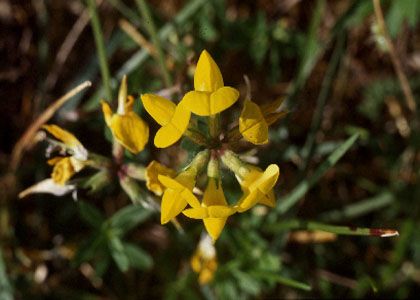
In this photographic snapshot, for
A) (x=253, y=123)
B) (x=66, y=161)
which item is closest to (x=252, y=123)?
(x=253, y=123)

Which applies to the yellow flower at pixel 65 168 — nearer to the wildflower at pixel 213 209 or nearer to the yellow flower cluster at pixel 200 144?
the yellow flower cluster at pixel 200 144

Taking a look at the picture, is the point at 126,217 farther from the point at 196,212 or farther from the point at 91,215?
the point at 196,212

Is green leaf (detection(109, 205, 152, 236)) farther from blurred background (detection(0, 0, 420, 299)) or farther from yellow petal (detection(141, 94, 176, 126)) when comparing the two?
yellow petal (detection(141, 94, 176, 126))

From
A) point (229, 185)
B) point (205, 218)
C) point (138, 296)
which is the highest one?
point (205, 218)

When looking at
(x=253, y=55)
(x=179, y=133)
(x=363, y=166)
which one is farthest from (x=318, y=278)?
(x=179, y=133)

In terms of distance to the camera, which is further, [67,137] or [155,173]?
[67,137]

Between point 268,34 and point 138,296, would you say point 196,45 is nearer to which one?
point 268,34

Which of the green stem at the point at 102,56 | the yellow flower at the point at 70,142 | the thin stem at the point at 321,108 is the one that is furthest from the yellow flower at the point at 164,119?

**What you are asked to do:** Reproduce the data above word for word, starting at the line that contains "When looking at" and continuing through the final line of the data, with both of those lines included.

**Task result:**
When looking at
(x=253, y=55)
(x=179, y=133)
(x=363, y=166)
which one is farthest from (x=318, y=278)?
(x=179, y=133)

In terms of distance to the camera, which is further, [67,137] or [155,173]?
[67,137]

Between point 268,34 and point 138,296, would you say point 196,45 is nearer to which one?
point 268,34

Which of the green stem at the point at 102,56 | the yellow flower at the point at 70,142 | the thin stem at the point at 321,108 is the one that is furthest from the yellow flower at the point at 164,119?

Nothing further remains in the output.